Frattanto, sarà bene fornirti qualche ragguaglio sull’origine delle regole. La regula (dal latino regere, “dirigere”) era il “regolo”, l’asticella di legno usata per tracciare linee dritte : di qui il significato di “norma” (dal latino norma, “squadra”), cioè, figurativamente, di “precetto", morale o giuridico o tecnico, riferibile ad una formulazione imperativa. Presso i Greci lo stesso concetto era espresso dalla parola nòmos, che significò “convenzione” e, poi, “legge scritta”. Perciò, ragazzo, quando qui si parla di regole ci si riferisce a quei principi che stabiliscono le “rette linee comportamentali” che gli individui devono seguire in determinati ambiti di vita.

Nel mito di “Ercole al bivio”, raccontato da Prodico il sofista, la donna virtuosa, antagonista della spudorata adescatrice che invitava il nerboruto viandante a percorrere la strada dei facili piaceri, espone al nostro eroe le regole cui avrebbe dovuto obbedire intraprendendo il giusto ma faticoso sentiero che gli indicava : “Se vuoi che gli dei ti siano propizi devi venerarli; se desideri che gli amici ti amino devi far loro del bene; se brami di essere onorato dalla tua città devi esserle utile; se vuoi che la terra ti produca frutti abbondanti la devi coltivare…” (4).

Quando il monachesimo cristiano (dal greco monos, “solo”, e monachòs, “solitario”) passò dalla fase dell’ascetismo (dal greco askesis, “esercizio spirituale”), cioè dalla fase dell’allontanamento dai parenti e dagli amici per vivere in solitudine nella meditazione e nella contemplazione di Dio, a quella del cenobismo (dal greco koinòs, “comune” e bìos, “vita”), cioè alla pratica della vita comunitaria nei monasteri, i “Maestri” fissarono le “Regole” con le quali organizzarono la vita dei singoli aggregati religiosi, disciplinando con severa obbligatorietà gli orari giornalieri del lavoro, della preghiera, dei pasti, della penitenza (dalle “Regole” fissate da San Benedetto, San Francesco, San Domenico, ecc., una volta approvate dai Vescovi o dai Pontefici, presero appunto vita gli Ordini denominati Benedettino, Francescano, Domenicano, ecc.) (5).

---

Consegne:
**A)** Elenca tutte le parole greche citate nel testo sull'origine delle regole.
**B)** Scrivi il seguito del testo sull'origine delle regole, partendo dal punto in cui si interrompe.

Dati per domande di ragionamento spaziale

---

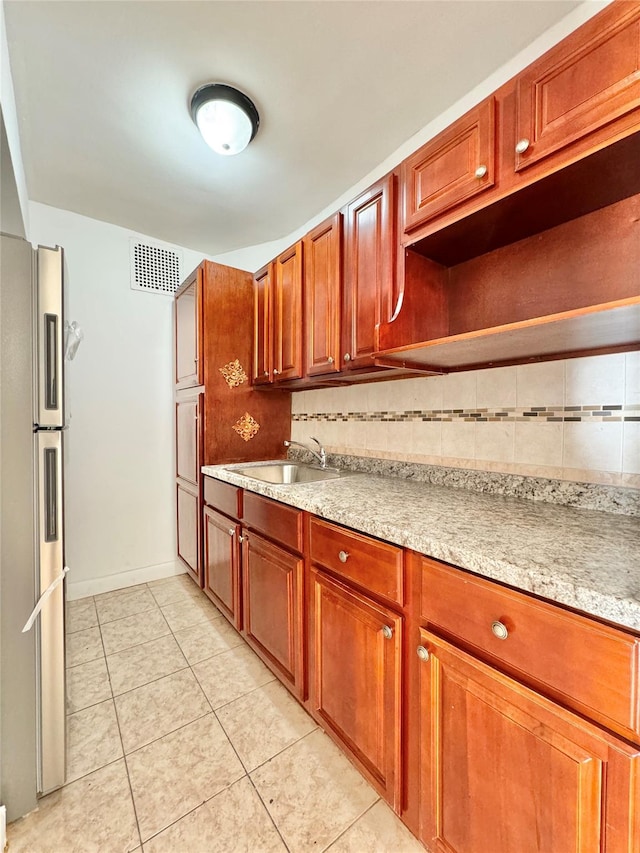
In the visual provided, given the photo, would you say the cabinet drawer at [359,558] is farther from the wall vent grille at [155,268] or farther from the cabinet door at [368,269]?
the wall vent grille at [155,268]

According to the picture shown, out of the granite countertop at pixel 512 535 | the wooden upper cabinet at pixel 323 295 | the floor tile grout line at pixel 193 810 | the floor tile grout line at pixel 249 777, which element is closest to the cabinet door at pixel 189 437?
the wooden upper cabinet at pixel 323 295

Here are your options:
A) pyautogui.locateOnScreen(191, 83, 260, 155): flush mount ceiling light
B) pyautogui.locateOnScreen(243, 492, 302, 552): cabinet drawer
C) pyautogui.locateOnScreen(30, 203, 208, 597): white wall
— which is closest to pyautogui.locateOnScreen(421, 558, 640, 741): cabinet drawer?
pyautogui.locateOnScreen(243, 492, 302, 552): cabinet drawer

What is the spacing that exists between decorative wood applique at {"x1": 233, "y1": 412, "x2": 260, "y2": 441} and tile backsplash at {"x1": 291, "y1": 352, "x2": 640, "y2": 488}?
78 centimetres

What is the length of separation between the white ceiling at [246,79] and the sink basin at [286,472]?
1629 millimetres

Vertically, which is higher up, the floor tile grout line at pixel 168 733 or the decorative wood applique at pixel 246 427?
the decorative wood applique at pixel 246 427

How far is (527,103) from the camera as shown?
0.98m

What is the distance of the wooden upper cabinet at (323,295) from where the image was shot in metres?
1.64

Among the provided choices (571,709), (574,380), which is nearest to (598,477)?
(574,380)

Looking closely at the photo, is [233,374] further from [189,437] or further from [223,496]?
[223,496]

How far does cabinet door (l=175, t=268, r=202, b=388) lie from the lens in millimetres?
2209

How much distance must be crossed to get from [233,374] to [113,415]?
3.22 feet

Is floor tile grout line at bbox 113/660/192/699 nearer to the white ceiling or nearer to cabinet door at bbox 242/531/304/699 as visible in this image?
cabinet door at bbox 242/531/304/699

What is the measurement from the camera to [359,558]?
1071mm

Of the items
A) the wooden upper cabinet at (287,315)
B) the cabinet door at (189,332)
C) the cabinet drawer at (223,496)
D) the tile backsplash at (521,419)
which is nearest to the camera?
the tile backsplash at (521,419)
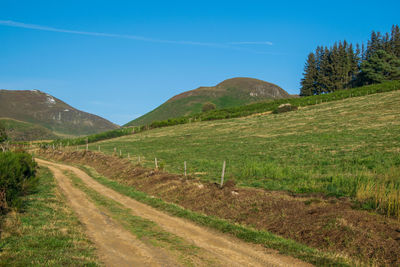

---

Esiti delle consegne:
**A)** nòmos, monos, monachòs, askesis, koinòs, bìos

**B)**
La storia insegna che gli uomini per vivere in comunità ebbero bisogna di darsi delle regole di condotta. Al fine di rendere possibile la pacifica e ordinata convivenza associativa gli uomini dovettero subito stabilire i limiti del loro agire individuale, di modo che ciascun membro della comunità sapesse quel che poteva o non poteva fare.

Come è noto, la prima spinta verso l’aggregazione gli uomini la ricevettero quando si accorsero della loro debolezza di fronte alla natura e della loro difficoltà a vivere isolatamente : essi, in effetti, si resero conto che “L’individuo non basta a se stesso” (6) e che “La vita solidale di gruppo può meglio realizzare i mezzi di sopravvivenza” (7). Nel corso dei secoli, dalle spontanee comunità primitive (“famiglie”, “clan”, “tribù”, “fratrie”) si passò a forme sempre più evolute ed articolate di vita associata (“città-stato”, “regni”, “principati”), dove la forza aggregante scaturì dal senso di appartenenza ad uno stesso territorio e ad una medesima tradizione culturale e dove i vincoli di solidarietà presero a rinsaldarsi intorno allo scambio di beni e servizi. Infine, si arrivò alle forme più moderne di società, fondate su basi contrattualistiche (8). Comunque, man mano che le comunità crebbero per numero di individui e per strutture organizzative, parallelamente l’insieme delle regole che le governava assunsero le caratteristiche di veri e propri sistemi normativi: da qui il brocardo latino, risalente alla Roma repubblicana, “Ubi societas ibi ius” (“Dove c’è una società, lì c’è il diritto”), con il quale si volle affermare il principio che la convivenza civile non può prescindere dalla esistenza di un complesso di norme idonee a disciplinare i rapporti degli individui tra loro e con l’autorità che li governa (9). Già Plauto aveva osservato che senza convivenza civile “lupus est homo homini” (“l’uomo è un lupo per l’uomo”) (10); e, molto tempo dopo, in sintonia con lui, Hobbes aveva considerato che senza un patto consociativo, in virtù del quale gli uomini rinunciano ad una parte dei loro diritti naturali, si ritorna alla condizione di vita del “Bellum omnia contra omnes” (“La guerra di tutti contro tutti”) (11).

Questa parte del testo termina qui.